/DRIBO

DRIBO: Robust Deep Reinforcement Learning via Multi-View Information Bottleneck

Primary LanguagePythonMIT LicenseMIT

DRIBO: Robust Deep Reinforcement Learning via Multi-View Information Bottleneck

This repository is the official implementation of DRIBO. Our implementation is based on CURL by Misha Laskin and SAC+AE by Denis Yarats.

Installation

  1. Install dm_control with MuJoCo Pro 2.0;

    pip install dm_control
    pip install git+git://github.com/denisyarats/dmc2gym.git
    
  2. All of the python dependencies are in the setup.py file. They can be installed manually or with the following command:

    pip install -e .
    
  3. Running the natural video setting You can download the Kinetics dataset to replicate our setup.

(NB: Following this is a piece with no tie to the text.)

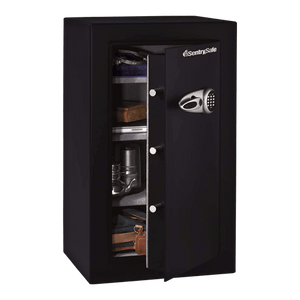 SentrySafe T0-331 Digital Security Safe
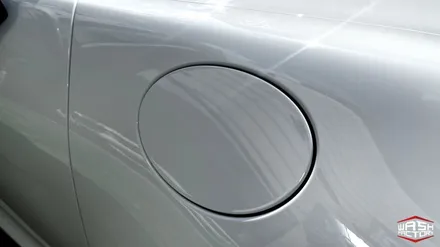 911 카레라 4 GTS 쿠페 다이노쉴드 전체 PPF 시공! / 부천시 원미구 상동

  • Grab the "arranging_flower" label from the train dataset to replace backgrounds during training. The videos are in folder ../kinetics-downloader/dataset/train/arranging_flowers.
    python download.py --classes 'arranging flowers'
    
  • Download the test dataset to replace backgrounds during testing. The videos are in folder ../kinetics-downloader/dataset/test.
    python download.py --test
    

Instructions

  1. To train a DRIBO agent on the cartpole swingup task under the clean setting run ./script/run_clean_bg_cartpole_im84_dim1024_no_stacked_frames.sh from the root of this directory. The run_clean_bg_cartpole_im84_dim1024_no_stacked_frames.sh file contains the following command, which you can modify to try different environments / hyperparamters.

    CUDA_VISIBLE_DEVICES=0 python train.py \
        --domain_name cartpole \
        --task_name swingup \
        --encoder_type rssm --work_dir ./clean_log \
        --action_repeat 8 --num_eval_episodes 8 \
        --pre_transform_image_size 100 --image_size 84 --kl_balance \
        --agent DRIBO_sac --frame_stack 1 --encoder_feature_dim 1024 --save_model  \
        --seed 0 --critic_lr 1e-5 --actor_lr 1e-5 --eval_freq 10000 --batch_size 8 --num_train_steps 890000
    
  2. To train a DRIBO agent on the cartpole swingup task under the natural video setting run ./script/run_noisy_bg_cartpole_im84_dim1024_no_stacked_frames.sh from the root of this directory. The run_noisy_bg_cartpole_im84_dim1024_no_stacked_frames.sh file contains the following command, which you can modify to try different environments / hyperparamters.

    CUDA_VISIBLE_DEVICES=0 python train.py \
        --domain_name cartpole \
        --task_name swingup \
        --encoder_type rssm --work_dir ./log \
        --action_repeat 8 --num_eval_episodes 8 --kl_balance \
        --pre_transform_image_size 100 --image_size 84 --noisy_bg \
        --agent DRIBO_sac --frame_stack 1 --encoder_feature_dim 1024 --save_model  \
        --seed 0 --critic_lr 1e-5 --actor_lr 1e-5 --eval_freq 10000 --batch_size 8 --num_train_steps 890000
    

    The console output is available in a form:

    | train | E: 1 | S: 1000 | D: 34.7 s | R: 0.0000 | BR: 0.0000 | A_LOSS: 0.0000 | CR_LOSS: 0.0000 | MIB_LOSS: 0.0000 | skl: 0.0000 | beta: 0.0E+00
    

    a training entry decodes as:

    train - training episode
    E - total number of episodes
    S - total number of environment steps
    D - duration in seconds to train 1 episode
    R - episode reward
    BR - average reward of sampled batch
    A_LOSS - average loss of actor
    CR_LOSS - average loss of critic
    MIB_LOSS - average DRIBO loss
    skl - average value of symmetrized KL divergence
    beta - value of coefficient beta
    

    while an evaluation entry:

    | eval | S: 0 | ER: 22.1371
    

    which just tells the expected reward ER evaluating current policy after S steps. Note that ER is average evaluation performance over num_eval_episodes episodes (usually 8).